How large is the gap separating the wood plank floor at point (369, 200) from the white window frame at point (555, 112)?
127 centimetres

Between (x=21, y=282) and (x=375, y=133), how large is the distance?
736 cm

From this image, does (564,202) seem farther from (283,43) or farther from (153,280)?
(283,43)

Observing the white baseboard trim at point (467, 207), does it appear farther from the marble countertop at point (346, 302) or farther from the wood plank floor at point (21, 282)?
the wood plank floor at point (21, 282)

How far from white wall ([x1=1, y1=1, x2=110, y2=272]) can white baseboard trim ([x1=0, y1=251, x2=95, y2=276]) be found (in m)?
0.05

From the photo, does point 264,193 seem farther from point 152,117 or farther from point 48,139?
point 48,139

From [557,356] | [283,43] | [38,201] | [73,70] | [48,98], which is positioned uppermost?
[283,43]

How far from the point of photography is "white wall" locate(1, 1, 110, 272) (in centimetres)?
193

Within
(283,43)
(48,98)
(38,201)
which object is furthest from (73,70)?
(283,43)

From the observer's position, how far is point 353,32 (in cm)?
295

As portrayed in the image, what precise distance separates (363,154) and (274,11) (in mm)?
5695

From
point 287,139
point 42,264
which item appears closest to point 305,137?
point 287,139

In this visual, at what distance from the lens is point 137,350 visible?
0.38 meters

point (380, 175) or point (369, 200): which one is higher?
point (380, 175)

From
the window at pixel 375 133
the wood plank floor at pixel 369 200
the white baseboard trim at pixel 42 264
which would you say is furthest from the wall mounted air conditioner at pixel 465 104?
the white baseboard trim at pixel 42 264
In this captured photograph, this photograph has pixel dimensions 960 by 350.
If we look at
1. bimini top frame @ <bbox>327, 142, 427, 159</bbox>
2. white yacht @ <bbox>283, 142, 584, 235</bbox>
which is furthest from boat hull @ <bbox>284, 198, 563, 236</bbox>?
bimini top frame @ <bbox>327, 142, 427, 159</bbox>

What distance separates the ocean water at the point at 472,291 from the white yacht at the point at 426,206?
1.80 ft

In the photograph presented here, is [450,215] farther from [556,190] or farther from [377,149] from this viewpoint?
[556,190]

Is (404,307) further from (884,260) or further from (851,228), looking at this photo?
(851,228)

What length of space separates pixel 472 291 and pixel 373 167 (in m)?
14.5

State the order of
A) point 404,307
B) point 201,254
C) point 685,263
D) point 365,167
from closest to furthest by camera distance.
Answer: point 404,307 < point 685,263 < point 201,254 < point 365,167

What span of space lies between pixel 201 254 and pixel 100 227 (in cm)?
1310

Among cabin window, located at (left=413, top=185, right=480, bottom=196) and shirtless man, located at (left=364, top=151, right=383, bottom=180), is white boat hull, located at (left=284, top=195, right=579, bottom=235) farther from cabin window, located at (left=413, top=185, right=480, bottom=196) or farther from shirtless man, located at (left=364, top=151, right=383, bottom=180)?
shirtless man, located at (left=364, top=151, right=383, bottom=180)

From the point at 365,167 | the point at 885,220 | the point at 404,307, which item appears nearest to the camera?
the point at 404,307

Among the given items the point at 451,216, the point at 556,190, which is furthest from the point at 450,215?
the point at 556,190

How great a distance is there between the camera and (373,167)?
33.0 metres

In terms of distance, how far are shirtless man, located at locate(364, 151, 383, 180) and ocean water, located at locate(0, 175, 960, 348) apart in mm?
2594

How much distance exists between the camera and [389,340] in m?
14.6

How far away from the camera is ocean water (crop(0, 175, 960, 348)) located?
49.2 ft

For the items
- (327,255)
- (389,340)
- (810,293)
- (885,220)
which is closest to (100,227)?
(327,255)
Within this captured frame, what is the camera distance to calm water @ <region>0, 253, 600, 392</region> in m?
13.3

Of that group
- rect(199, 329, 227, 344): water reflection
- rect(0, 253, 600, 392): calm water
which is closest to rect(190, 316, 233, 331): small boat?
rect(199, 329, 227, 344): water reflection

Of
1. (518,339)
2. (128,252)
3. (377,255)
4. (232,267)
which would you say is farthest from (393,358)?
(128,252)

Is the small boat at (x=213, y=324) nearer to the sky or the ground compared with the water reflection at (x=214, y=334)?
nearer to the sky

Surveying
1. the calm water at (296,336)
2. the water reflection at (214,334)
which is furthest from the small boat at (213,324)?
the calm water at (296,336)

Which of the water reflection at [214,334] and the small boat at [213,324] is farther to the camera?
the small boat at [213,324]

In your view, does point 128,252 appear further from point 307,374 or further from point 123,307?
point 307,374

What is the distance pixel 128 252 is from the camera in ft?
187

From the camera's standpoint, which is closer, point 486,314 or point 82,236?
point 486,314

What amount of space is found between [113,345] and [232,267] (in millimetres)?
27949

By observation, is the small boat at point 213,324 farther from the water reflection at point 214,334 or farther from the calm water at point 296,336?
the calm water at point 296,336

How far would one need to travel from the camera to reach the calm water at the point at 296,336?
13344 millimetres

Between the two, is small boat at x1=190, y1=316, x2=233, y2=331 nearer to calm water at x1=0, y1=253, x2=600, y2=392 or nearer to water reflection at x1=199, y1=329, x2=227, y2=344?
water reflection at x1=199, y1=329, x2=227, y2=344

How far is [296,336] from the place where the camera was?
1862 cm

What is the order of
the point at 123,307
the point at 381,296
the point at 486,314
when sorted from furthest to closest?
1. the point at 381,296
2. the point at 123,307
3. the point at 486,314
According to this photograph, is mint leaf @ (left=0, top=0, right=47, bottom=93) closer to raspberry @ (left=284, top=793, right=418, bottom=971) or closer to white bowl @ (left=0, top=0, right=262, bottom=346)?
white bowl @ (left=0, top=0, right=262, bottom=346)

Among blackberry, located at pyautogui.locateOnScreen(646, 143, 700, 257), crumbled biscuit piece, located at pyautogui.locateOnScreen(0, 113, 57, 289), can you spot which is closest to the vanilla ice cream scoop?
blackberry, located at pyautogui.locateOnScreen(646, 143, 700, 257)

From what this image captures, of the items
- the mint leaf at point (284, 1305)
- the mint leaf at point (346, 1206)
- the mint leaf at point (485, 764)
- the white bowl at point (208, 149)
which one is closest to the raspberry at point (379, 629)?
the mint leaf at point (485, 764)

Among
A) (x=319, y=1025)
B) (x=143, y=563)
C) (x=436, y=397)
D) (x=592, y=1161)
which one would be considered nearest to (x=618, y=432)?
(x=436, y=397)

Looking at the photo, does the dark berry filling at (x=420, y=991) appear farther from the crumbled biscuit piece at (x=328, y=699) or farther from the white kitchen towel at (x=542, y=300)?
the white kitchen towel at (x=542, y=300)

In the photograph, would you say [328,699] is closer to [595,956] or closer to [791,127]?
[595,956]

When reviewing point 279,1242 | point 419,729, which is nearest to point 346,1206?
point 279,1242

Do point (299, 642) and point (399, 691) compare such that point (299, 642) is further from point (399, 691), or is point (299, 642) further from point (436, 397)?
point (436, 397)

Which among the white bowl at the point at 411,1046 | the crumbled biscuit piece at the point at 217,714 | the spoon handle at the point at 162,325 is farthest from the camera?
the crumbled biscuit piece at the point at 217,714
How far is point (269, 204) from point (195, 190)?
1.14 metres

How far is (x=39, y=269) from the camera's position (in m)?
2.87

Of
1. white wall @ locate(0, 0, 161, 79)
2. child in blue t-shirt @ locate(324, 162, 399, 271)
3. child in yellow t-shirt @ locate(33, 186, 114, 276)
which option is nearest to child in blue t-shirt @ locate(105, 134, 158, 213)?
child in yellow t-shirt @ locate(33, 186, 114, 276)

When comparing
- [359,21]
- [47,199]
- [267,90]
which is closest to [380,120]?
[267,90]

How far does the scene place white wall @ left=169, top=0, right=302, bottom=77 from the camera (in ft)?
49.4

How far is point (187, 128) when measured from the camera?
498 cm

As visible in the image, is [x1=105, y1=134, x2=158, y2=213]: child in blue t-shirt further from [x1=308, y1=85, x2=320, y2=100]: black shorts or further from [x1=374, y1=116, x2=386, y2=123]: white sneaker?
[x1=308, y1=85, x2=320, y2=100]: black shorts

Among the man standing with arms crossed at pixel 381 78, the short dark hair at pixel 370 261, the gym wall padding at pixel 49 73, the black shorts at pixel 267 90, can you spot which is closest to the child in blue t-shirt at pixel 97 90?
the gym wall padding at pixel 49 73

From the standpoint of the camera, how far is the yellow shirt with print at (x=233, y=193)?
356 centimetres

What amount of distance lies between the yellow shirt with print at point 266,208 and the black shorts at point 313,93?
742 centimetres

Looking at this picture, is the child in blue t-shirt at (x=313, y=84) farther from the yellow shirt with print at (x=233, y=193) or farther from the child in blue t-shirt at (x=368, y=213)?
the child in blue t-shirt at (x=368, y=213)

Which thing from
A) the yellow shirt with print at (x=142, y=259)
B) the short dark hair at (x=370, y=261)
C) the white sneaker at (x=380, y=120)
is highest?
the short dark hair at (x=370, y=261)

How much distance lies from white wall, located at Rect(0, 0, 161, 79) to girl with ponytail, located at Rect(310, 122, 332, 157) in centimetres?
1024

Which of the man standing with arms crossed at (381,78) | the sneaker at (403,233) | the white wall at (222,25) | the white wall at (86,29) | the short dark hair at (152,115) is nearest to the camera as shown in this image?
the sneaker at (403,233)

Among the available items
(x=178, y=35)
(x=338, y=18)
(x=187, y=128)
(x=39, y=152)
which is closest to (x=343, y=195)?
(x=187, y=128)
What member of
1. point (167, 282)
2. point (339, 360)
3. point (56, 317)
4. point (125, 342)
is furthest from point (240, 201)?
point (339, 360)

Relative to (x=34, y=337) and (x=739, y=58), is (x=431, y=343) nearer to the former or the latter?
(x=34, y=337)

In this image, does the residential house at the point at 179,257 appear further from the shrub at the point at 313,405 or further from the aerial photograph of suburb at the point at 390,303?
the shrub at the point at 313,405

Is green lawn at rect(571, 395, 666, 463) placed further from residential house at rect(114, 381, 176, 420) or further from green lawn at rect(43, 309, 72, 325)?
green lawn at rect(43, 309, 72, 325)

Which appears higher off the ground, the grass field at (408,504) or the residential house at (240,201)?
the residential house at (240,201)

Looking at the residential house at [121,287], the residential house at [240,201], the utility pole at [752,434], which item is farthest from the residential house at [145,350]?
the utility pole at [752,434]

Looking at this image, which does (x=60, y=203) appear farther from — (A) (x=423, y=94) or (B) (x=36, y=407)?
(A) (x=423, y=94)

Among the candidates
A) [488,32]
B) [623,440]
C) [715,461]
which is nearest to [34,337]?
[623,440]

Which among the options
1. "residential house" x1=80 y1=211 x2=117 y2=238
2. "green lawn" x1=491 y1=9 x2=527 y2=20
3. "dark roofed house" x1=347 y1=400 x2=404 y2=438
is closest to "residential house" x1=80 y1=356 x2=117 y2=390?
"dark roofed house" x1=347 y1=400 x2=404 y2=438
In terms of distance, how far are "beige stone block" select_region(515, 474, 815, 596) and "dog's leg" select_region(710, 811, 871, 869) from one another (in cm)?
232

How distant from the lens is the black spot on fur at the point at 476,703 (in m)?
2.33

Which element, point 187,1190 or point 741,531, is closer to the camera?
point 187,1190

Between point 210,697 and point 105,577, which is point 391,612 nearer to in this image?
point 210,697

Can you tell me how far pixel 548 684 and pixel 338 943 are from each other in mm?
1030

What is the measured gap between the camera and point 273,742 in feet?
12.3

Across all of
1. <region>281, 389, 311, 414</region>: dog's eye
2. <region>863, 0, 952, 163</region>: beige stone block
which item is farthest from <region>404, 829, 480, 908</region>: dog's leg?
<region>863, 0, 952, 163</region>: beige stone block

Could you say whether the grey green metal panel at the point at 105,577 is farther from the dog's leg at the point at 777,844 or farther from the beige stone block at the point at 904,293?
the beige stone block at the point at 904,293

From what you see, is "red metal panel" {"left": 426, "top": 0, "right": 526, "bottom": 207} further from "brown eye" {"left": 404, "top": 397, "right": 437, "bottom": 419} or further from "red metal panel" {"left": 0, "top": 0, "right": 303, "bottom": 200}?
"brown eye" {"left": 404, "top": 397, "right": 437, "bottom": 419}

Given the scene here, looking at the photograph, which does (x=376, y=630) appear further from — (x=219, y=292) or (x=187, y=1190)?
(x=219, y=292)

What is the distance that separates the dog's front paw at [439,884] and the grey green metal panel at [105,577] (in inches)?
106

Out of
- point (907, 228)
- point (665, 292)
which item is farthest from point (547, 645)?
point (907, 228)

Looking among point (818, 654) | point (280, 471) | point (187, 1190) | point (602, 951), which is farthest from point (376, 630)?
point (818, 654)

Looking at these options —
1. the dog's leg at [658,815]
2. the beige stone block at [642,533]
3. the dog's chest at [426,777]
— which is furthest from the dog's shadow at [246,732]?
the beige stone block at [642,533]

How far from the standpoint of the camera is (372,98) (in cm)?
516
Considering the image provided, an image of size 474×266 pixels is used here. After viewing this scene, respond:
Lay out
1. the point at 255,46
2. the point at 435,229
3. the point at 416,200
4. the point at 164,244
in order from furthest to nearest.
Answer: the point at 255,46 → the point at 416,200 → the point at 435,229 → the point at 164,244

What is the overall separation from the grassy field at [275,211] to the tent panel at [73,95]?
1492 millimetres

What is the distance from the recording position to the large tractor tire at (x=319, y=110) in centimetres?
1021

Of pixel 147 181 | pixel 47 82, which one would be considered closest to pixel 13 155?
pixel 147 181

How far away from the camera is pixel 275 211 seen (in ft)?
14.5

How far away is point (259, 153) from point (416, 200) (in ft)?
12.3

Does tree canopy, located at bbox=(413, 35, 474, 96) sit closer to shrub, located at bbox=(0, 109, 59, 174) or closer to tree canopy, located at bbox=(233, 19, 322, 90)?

■ **Goal**
Copy out the material from the line containing "Of pixel 147" through the end of the material, swapping "closer" for "nearer" and leaving everything else unchanged.

■ **Response**
Of pixel 147 181 | pixel 47 82, which one would be considered closest to pixel 13 155?
pixel 147 181

How far away from the camera is pixel 275 211 seen (in ft)?
14.5

How far away is point (259, 153) from point (416, 200) (in ft)?
12.3

Does tree canopy, located at bbox=(413, 35, 474, 96) sit nearer to shrub, located at bbox=(0, 109, 59, 174) or nearer to tree canopy, located at bbox=(233, 19, 322, 90)?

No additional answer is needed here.